### Task description:
In the rows below, return everything from the line containing "Is the point at 175,295" down to the line containing "from nearest to farthest?", word for word and with both of those lines included.

### Provided records:
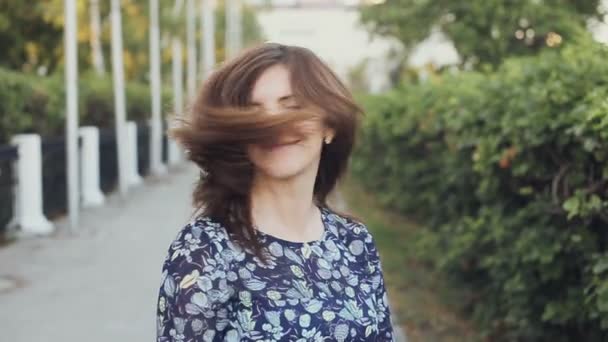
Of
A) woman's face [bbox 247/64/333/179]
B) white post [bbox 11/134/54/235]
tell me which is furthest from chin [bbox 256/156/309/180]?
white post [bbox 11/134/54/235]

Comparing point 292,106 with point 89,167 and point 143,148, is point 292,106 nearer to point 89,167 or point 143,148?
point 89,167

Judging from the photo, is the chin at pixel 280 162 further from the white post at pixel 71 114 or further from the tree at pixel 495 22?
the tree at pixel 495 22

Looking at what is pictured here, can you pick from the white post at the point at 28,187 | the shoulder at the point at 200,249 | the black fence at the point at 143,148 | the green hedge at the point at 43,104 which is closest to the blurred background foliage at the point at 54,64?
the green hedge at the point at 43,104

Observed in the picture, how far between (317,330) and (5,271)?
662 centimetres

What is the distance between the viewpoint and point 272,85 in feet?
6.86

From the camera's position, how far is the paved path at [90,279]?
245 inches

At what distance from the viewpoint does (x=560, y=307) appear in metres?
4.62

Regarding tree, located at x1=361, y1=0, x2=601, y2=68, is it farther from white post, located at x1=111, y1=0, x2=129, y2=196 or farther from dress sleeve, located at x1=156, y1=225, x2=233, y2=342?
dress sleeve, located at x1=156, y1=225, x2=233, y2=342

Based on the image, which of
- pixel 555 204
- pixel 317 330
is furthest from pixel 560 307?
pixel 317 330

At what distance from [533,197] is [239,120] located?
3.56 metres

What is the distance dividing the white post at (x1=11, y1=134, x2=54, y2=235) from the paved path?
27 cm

* * *

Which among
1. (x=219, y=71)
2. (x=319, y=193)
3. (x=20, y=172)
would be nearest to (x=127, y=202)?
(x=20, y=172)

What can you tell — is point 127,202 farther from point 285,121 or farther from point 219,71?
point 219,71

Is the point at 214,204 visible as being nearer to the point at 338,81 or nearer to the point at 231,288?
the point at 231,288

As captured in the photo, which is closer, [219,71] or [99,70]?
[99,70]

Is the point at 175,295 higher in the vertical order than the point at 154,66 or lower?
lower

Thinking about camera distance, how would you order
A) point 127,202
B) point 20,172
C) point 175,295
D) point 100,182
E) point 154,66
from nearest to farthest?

---

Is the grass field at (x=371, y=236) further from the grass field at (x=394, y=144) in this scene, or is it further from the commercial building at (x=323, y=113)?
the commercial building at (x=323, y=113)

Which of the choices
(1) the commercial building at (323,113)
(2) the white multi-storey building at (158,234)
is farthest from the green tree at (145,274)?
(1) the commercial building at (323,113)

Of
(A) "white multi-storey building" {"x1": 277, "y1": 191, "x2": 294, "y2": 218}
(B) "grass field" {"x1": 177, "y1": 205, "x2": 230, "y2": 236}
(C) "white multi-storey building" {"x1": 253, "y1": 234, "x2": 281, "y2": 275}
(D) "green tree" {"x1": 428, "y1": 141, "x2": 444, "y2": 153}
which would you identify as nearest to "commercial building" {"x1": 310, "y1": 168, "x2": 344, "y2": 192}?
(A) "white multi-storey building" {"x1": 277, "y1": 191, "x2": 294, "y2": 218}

### The response:
Is the point at 175,295 higher in the vertical order than the point at 154,66 or lower?
lower

Thinking about camera distance, how would you order
A) point 127,202
B) point 20,172
C) point 175,295
D) point 100,182
E) point 154,66
from nearest to farthest?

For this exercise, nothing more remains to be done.